Ask HN: CTM gave CS the “kernel language”. Is there a “kernel database”?
27 points| bordercases | 10 years ago
Currently I'm diving into databases, and I'm nothing but confused. It seems easy to get lost in the myriad of technologies and their features. I'm having a difficult time negotiating the tradeoffs, particularly without a real, central model of what a database is or what it's design space is. Is there an equivalent to a kernel language in the database world?
The cover graphic of the MIT OCW for databases (labeled 6.830 / 6.814) seems to give away that there is a basic set of problems that databases need to solve. So I think that a "kernel description" of databases can exist. I'm wondering if anyone here has come across any.
[+] [-] nostrademons|10 years ago|reply
Schema. This defines how the raw bytes of a data record are mapped into semantically-relevant pieces of data for your program. The relational model (behind SQL) is the most commonly used schema for commercial database products, but also check out things like XML databases, JSON data-stores, serialization formats like Protobuf or Thrift, etc.
https://en.wikipedia.org/wiki/Data_model
Indexing. This defines what data structures are used to quickly find records on disk. Almost all the major products use B-trees, but these are not the only options: you can also have hash indexes, sorted string tables, bitmaps, bloom filters, etc.
https://en.wikipedia.org/wiki/Database_index
Concurrency control.

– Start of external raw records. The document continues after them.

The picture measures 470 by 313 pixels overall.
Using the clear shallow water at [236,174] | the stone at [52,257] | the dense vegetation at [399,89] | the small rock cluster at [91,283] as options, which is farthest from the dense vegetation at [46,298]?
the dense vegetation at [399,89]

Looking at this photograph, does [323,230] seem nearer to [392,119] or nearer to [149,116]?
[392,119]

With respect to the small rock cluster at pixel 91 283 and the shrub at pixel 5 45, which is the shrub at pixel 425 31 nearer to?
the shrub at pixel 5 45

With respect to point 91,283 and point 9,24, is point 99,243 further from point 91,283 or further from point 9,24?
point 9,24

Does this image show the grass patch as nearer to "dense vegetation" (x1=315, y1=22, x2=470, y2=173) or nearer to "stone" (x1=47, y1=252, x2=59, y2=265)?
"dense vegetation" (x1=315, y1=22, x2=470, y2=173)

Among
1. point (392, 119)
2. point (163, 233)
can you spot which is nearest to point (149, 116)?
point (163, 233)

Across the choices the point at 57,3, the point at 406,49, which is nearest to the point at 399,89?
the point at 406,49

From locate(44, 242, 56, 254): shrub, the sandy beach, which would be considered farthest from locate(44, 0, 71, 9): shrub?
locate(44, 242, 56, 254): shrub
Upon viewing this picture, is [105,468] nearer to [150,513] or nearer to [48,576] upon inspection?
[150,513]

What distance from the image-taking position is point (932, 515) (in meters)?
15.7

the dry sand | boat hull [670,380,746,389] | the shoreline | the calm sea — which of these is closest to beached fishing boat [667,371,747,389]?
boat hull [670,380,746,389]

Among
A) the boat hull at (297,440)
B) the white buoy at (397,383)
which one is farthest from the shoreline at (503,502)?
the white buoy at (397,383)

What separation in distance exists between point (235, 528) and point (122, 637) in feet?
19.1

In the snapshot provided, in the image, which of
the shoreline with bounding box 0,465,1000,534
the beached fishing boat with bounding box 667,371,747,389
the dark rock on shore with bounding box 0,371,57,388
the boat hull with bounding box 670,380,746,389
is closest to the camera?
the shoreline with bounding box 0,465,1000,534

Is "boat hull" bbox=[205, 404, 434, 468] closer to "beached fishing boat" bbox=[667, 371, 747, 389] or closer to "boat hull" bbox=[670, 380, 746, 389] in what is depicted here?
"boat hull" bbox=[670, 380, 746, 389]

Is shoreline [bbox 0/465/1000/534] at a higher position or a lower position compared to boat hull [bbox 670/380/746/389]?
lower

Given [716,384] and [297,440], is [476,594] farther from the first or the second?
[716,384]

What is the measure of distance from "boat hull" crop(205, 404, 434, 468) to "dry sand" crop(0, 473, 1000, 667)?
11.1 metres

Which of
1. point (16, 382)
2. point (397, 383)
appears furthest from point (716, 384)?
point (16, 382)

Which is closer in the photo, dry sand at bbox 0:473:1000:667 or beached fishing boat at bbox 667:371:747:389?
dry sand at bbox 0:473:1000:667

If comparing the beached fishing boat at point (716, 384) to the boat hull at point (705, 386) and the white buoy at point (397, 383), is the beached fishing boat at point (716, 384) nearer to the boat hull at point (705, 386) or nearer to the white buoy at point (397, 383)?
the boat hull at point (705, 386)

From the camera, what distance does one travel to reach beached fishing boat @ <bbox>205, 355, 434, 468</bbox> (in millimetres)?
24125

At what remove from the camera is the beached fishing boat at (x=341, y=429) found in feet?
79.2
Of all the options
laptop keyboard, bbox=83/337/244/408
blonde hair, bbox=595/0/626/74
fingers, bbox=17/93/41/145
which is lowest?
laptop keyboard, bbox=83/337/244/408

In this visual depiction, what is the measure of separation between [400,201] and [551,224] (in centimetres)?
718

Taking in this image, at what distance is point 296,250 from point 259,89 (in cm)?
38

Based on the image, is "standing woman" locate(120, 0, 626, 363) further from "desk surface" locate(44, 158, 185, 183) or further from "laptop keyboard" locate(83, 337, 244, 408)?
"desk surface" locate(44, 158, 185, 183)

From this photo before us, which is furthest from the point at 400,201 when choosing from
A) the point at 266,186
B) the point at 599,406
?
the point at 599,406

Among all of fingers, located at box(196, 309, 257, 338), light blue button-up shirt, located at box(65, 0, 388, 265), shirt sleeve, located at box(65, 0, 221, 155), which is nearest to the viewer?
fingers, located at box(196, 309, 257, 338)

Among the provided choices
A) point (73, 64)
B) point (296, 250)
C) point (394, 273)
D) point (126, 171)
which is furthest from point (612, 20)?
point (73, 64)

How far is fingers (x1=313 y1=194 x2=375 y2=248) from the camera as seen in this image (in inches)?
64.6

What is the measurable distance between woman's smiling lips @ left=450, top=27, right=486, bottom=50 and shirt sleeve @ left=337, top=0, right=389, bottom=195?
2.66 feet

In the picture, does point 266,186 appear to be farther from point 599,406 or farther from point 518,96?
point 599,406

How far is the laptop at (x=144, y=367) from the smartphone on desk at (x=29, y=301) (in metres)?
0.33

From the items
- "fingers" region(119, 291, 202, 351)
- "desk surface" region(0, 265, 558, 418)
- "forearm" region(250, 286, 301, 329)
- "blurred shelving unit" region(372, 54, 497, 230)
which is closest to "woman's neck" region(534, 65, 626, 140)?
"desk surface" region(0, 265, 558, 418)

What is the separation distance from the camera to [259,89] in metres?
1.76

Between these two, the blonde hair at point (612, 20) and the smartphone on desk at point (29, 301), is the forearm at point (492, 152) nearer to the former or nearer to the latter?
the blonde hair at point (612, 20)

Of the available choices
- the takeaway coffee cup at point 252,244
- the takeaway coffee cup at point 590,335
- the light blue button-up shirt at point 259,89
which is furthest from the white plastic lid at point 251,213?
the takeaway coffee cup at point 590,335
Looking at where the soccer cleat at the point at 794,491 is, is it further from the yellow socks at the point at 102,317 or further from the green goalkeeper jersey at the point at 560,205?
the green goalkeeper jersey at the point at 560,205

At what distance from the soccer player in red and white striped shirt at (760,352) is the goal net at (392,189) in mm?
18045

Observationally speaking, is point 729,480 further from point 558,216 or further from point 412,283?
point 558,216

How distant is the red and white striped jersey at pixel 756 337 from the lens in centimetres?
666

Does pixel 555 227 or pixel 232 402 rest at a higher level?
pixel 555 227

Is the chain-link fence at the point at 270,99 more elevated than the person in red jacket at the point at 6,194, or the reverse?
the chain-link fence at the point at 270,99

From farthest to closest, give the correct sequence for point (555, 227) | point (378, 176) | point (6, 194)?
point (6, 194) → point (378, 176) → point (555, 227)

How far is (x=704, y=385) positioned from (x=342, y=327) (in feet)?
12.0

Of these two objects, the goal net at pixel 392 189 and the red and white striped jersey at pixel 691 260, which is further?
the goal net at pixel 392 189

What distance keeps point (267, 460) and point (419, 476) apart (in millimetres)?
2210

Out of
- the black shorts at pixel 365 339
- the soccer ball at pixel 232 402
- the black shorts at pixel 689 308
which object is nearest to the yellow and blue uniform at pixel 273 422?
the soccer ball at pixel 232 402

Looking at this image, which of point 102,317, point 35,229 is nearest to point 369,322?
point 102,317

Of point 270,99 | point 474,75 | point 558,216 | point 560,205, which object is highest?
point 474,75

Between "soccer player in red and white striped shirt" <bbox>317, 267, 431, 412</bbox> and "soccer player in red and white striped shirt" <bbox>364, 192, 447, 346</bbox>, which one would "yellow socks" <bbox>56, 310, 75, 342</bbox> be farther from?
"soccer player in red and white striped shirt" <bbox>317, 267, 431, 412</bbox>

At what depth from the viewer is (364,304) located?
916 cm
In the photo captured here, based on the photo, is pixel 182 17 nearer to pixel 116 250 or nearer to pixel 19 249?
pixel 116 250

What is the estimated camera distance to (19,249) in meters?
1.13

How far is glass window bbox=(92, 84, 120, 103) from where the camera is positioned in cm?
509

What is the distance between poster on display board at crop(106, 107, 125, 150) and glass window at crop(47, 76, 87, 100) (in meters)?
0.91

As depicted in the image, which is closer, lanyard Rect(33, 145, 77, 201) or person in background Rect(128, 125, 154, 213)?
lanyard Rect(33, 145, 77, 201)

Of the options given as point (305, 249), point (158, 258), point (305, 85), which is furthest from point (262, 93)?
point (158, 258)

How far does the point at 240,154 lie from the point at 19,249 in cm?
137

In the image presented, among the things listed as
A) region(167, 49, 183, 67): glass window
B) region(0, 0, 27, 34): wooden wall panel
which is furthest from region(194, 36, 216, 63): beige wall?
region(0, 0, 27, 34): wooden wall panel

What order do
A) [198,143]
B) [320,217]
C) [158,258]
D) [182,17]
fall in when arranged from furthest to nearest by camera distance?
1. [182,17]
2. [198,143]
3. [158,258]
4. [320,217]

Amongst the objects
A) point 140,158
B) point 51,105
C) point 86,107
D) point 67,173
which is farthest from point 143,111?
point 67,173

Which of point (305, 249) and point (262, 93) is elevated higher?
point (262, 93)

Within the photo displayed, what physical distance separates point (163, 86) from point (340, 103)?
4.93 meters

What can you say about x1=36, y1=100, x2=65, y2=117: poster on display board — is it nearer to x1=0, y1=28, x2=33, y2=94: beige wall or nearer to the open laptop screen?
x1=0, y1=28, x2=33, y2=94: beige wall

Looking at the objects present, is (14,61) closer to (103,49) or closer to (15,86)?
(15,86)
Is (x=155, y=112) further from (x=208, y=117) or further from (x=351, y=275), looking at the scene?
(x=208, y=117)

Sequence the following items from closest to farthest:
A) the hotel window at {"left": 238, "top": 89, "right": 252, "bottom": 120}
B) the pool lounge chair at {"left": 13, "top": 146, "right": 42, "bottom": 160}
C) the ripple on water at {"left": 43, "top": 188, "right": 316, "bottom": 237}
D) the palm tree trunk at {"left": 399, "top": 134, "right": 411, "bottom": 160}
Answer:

This defines how the database deals with multiple clients trying to modify the same piece of data at once. Options include row-level locks, table-level locks, MVCC, STM, CRDTs, etc.
https://en.wikipedia.org/wiki/Concurrency_control
The memory hierarchy. This defines where the data is stored, physically. Is it on disk, like most data-warehousing stores or distributed filesystems? Is it in memory, like memcached or Redis? Is it on Flash memory? Is there some sort of caching scheme where parts of the data are in memory and parts on disk?
https://en.wikipedia.org/wiki/Memory_hierarchy
Distribution. How is data split across multiple machines, and then how are failures in the network handled?
https://en.wikipedia.org/wiki/CAP_theorem
Hope this helps. Most data-management solutions (even ones that often aren't considered "databases", like memcached or Redis or flat CSV files or MapReduce or the Google Search indexes) can be mapped onto this space.
[+] [-] bordercases|10 years ago|reply
[+] [-] paperwork|10 years ago|reply
If you are looking for a theoretical model of relational databases, you may look up relational algebra. I'm sure others will chime in about how sql is not a very good representation of relational algebra; however, if you are not aware of it, RA is certainly something to study.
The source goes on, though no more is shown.